DIRECTION
Using the data below, repeat all of it precisely.

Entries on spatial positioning
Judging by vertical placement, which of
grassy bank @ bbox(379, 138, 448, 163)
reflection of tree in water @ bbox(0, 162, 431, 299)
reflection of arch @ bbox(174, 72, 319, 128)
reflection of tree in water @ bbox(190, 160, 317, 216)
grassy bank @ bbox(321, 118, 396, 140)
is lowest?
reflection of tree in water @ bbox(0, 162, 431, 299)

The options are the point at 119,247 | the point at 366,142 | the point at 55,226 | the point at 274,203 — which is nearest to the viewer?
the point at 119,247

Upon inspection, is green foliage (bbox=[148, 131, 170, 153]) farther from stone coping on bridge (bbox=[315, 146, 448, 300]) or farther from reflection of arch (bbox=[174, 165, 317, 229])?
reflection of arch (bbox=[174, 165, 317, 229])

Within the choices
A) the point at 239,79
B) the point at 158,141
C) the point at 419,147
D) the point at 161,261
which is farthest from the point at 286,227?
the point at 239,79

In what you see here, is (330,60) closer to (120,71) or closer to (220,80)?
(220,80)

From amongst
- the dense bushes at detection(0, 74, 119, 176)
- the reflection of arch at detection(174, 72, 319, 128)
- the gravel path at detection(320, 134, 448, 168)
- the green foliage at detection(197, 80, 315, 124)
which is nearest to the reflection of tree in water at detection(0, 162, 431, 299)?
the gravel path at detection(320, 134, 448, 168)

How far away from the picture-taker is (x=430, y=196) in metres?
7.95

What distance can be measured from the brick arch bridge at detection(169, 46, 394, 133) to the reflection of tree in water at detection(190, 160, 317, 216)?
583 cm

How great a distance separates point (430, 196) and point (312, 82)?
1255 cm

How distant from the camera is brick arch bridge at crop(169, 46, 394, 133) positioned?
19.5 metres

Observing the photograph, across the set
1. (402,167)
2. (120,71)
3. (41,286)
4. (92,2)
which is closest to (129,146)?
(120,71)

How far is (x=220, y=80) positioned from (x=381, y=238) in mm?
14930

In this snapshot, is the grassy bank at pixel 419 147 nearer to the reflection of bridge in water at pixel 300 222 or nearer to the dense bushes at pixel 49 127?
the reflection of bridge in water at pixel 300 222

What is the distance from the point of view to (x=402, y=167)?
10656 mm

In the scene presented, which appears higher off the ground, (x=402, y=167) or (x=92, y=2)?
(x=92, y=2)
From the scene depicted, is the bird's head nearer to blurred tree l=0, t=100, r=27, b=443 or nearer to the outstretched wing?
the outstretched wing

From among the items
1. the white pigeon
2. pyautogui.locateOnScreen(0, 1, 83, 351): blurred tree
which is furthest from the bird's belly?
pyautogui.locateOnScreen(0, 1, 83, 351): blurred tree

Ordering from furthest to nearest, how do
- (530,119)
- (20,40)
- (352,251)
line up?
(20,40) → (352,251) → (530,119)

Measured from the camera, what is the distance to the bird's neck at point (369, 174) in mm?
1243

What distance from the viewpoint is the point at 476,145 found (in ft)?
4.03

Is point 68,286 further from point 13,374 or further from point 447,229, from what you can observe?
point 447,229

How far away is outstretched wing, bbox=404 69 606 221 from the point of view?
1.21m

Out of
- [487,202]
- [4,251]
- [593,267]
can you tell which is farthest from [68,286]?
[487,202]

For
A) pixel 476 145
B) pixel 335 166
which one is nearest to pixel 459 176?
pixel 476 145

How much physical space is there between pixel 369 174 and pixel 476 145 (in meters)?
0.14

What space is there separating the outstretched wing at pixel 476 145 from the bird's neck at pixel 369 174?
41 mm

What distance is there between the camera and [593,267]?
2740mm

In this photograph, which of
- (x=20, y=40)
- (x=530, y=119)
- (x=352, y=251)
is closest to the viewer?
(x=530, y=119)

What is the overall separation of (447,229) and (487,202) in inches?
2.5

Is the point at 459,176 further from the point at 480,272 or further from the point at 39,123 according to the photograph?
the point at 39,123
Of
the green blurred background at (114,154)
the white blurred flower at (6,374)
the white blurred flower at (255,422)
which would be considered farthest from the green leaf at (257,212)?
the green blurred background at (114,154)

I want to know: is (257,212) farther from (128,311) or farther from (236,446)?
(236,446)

RESPONSE FOR THIS EXERCISE
Judging by vertical placement, which of
grassy bank @ bbox(379, 138, 448, 163)
reflection of tree in water @ bbox(0, 162, 431, 299)
reflection of arch @ bbox(174, 72, 319, 128)
reflection of tree in water @ bbox(190, 160, 317, 216)
grassy bank @ bbox(321, 118, 396, 140)
is lowest?
reflection of tree in water @ bbox(0, 162, 431, 299)

The options are the point at 119,247 | the point at 366,142 | the point at 55,226 | the point at 274,203 — which is nearest to the viewer?
the point at 119,247

Upon inspection, is green foliage (bbox=[148, 131, 170, 153]) farther from stone coping on bridge (bbox=[315, 146, 448, 300]) or farther from reflection of arch (bbox=[174, 165, 317, 229])?
reflection of arch (bbox=[174, 165, 317, 229])

Within the choices
A) the point at 239,79
B) the point at 158,141
C) the point at 419,147
D) the point at 161,261
which is farthest from the point at 286,227?
the point at 239,79

In what you see here, is (330,60) closer to (120,71) or closer to (220,80)?
(220,80)

From amongst
- the dense bushes at detection(0, 74, 119, 176)
- the reflection of arch at detection(174, 72, 319, 128)
- the gravel path at detection(320, 134, 448, 168)
- the green foliage at detection(197, 80, 315, 124)
which is nearest to the reflection of tree in water at detection(0, 162, 431, 299)?
the gravel path at detection(320, 134, 448, 168)

How far away from the picture-taker is (x=430, y=196) in metres?
7.95

What distance can be measured from the brick arch bridge at detection(169, 46, 394, 133) to the reflection of tree in water at detection(190, 160, 317, 216)?
583 cm

How great a distance separates point (430, 196) and point (312, 82)?
1255 cm

How distant from the camera is brick arch bridge at crop(169, 46, 394, 133) positioned?
19.5 metres

Observing the photograph, across the set
1. (402,167)
2. (120,71)
3. (41,286)
4. (92,2)
which is closest to (129,146)?
(120,71)

How far is (x=220, y=80) positioned from (x=381, y=238) in mm?
14930

In this snapshot, is the grassy bank at pixel 419 147 nearer to the reflection of bridge in water at pixel 300 222 or nearer to the dense bushes at pixel 49 127?
the reflection of bridge in water at pixel 300 222

What is the distance from the point of view to (x=402, y=167)?
10656 mm

In the scene presented, which appears higher off the ground, (x=402, y=167) or (x=92, y=2)?
(x=92, y=2)
From the scene depicted, is the bird's head nearer to blurred tree l=0, t=100, r=27, b=443 or nearer to the outstretched wing?
the outstretched wing

From among the items
1. the white pigeon
2. pyautogui.locateOnScreen(0, 1, 83, 351): blurred tree
which is furthest from the bird's belly?
pyautogui.locateOnScreen(0, 1, 83, 351): blurred tree

Ordering from furthest to nearest, how do
- (530,119)
- (20,40)
- (352,251)
line up?
(20,40) → (352,251) → (530,119)

Measured from the camera, what is the distance to the bird's neck at point (369, 174) in mm?
1243

What distance from the viewpoint is the point at 476,145 found (in ft)?
4.03

Is point 68,286 further from point 13,374 or further from point 447,229, from what you can observe?
point 447,229

How far away is outstretched wing, bbox=404 69 606 221 from the point of view?
1.21m

Out of
- [487,202]
- [4,251]
- [593,267]
can you tell which is farthest from [68,286]?
[487,202]

For
A) pixel 476 145
B) pixel 335 166
which one is nearest to pixel 459 176?
pixel 476 145

How much physical space is there between pixel 369 174 and pixel 476 145 (in meters)?
0.14

What space is there separating the outstretched wing at pixel 476 145 from the bird's neck at pixel 369 174?
41 mm

What distance is there between the camera and [593,267]?
2740mm

In this photograph, which of
- (x=20, y=40)
- (x=530, y=119)
- (x=352, y=251)
is closest to the viewer?
(x=530, y=119)

What is the overall separation of (447,229) and (487,202) in inches?
2.5

Is the point at 459,176 further from the point at 480,272 or further from the point at 39,123 according to the photograph?
the point at 39,123
Of
the green blurred background at (114,154)
the white blurred flower at (6,374)
the white blurred flower at (255,422)
which would be considered farthest from the green leaf at (257,212)?
the green blurred background at (114,154)

I want to know: is (257,212) farther from (128,311) or farther from (236,446)?
(236,446)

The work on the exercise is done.